Lessons from the UK election are far-reaching

I addressed the CIPFA luncheon on the outcome of the General Election and raised three far-reaching consequences of it.

Firstly, the result of the election (and indeed the exit poll) was a shock because the pollsters and pundits got it wrong.

This raises serious issues about polling and punditry generally, particularly the former. What, precisely, is the point of an opinion poll if even a series of them turns out utterly wrong? If this can apply to an election (where the error is demonstrable), how do we know it does not apply to everything else? For government departments carrying out consultations or businesses carrying out market research, how do we know this is in any way meaningful? In fairness to forecasters and pundits, they can only work from the information they have, but if basic indicators such as economic competence or preferred Prime Minister so heavily favoured one side, should someone not have picked it up?

It seems to me that this era of mass information is becoming an era of erroneous information. Pollsters and others crowd around a particular forecast, afraid of being attacked as an outlier, and no one is rewarded for standing clear from this crowd. The crowd, however, sometimes (often, even) gets it wrong.

Punditry also suffers from a lack of judgement in selecting the “expert”. Immediately upon presentation of the exit poll, one pundit on BBC NI said “exit polls in 1992 and 1970” were “wrong”. In fact, the exit poll in 1992 was not much further out than this year’s; and the exit poll in 1970, taken in a single constituency, was absolutely spot on and the first indication anyone had of the correct result. In fact, exit polls have rarely been far out; yet pre-election polls have quite frequently been. There is a clear distinction, and no “pundit” should miss this. Again, pundits go with the crowd and are too impressed by fables about the past which are in fact untrue (such as that 1992 exit poll) or by social media propaganda – look how many, for example, predicted a Sinn Féin win in Belfast South, where in fact they came a distant fourth (as anyone actually knocking doors there or even with a basic knowledge of electoral trends locally would have known).

We have now to be much more careful, fundamentally, about what information we buy, and choose our suppliers much more carefully.

Secondly, Northern Ireland is now into a period of time where it is vulnerable to external shocks which are predictable, but which it is choosing to ignore.

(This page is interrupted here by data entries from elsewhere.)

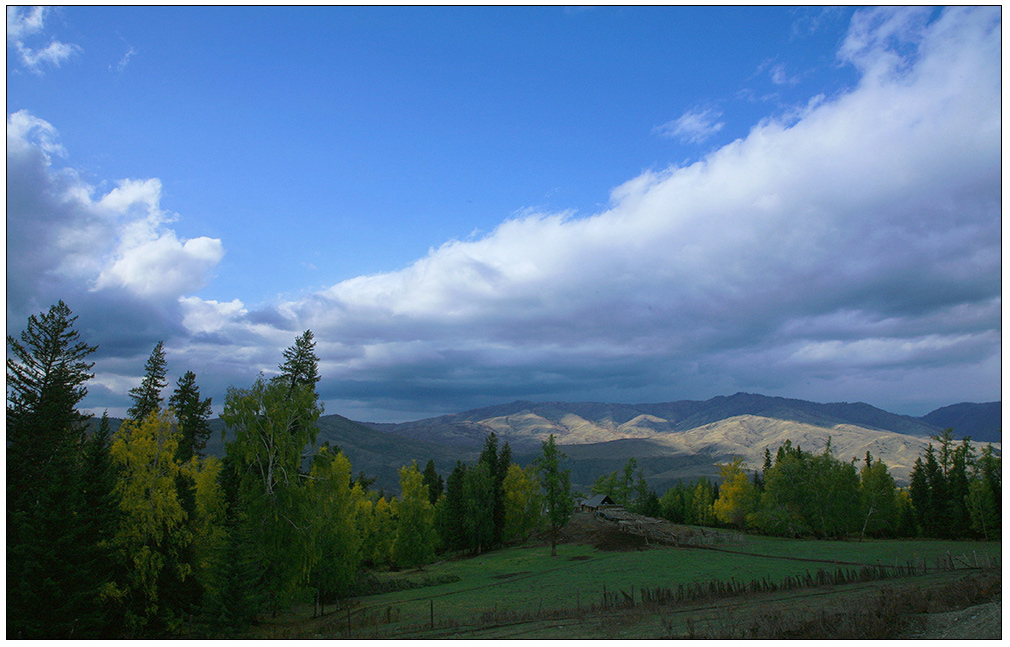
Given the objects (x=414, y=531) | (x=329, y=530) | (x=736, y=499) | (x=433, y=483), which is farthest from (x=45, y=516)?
(x=736, y=499)

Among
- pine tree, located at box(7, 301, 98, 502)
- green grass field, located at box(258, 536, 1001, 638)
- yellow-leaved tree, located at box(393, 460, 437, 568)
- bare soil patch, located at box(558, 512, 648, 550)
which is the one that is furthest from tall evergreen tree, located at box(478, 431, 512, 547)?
pine tree, located at box(7, 301, 98, 502)

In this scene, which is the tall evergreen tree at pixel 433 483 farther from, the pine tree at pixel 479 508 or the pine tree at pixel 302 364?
the pine tree at pixel 302 364

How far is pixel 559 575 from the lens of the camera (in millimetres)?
47000

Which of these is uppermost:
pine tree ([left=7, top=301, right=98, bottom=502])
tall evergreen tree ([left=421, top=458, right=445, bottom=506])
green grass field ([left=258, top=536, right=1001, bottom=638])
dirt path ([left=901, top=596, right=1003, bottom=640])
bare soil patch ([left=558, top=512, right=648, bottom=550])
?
pine tree ([left=7, top=301, right=98, bottom=502])

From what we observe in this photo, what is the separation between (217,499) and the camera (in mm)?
38469

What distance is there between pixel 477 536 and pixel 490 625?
48.5 metres

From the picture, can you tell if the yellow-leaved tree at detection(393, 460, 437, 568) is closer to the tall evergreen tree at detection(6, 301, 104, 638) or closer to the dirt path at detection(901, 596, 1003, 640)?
the tall evergreen tree at detection(6, 301, 104, 638)

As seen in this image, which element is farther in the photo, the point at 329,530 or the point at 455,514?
the point at 455,514

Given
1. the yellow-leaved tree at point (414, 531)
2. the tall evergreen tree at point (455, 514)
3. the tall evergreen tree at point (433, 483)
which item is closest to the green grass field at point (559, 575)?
the yellow-leaved tree at point (414, 531)

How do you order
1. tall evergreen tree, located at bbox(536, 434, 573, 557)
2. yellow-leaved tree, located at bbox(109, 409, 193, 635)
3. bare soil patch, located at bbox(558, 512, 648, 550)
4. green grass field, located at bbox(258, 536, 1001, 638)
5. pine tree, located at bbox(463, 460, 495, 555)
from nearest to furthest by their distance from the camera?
yellow-leaved tree, located at bbox(109, 409, 193, 635) → green grass field, located at bbox(258, 536, 1001, 638) → bare soil patch, located at bbox(558, 512, 648, 550) → tall evergreen tree, located at bbox(536, 434, 573, 557) → pine tree, located at bbox(463, 460, 495, 555)

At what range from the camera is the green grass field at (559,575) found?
104ft

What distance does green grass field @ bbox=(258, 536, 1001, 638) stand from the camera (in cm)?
3169

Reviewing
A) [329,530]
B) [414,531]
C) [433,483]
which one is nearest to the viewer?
[329,530]

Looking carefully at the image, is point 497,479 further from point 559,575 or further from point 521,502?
point 559,575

There will be obvious financial shocks. Already, a ludicrous public discussion has broken out about how to “stop austerity” rather than how to deal with it. Northern Ireland has seen about 14% knocked off its spending in real terms – we complain about this, but it is less than half the equivalent reduction across the border in the Republic and it is not as bad as experienced elsewhere in the UK. The failure of Northern Ireland parties to budget properly (while pretending they do not have to) is already causing considerable grief – the voluntary sector in particular is taking a hit, but so are universities, road construction projects and school buildings, among others. Unless there is a dramatic change at the 2016 Assembly Election to parties prepared to tell it as it is and prepare accordingly, this will only get worse.

Less obviously, there is the issue that “the Union”, the defining issue of Northern Ireland elections supposedly, is no longer actually remotely in our hand. Already, effectively, there is no longer a UK Government, but in effect an English Government which takes additional responsibility over Defence and Foreign Affairs for the wider Union. With Scotland yellow, England blue and London red, the Union is changing dramatically and will surely become federal, including with significant financial powers. Northern Ireland, reliant on tens of billions every year from South East England, has taken no serious steps to reform its public services. remove inefficient segregation and promote export markets – on the contrary, reform processes are blocked, segregation is protected deliberately at great cost, and we do not even have a direct air route to Europe’s largest market. Those demanding “devolution of economic control” will get a hell of a shock when that actually happens and they have to introduce tax hikes which make prescription charges look like pocket change.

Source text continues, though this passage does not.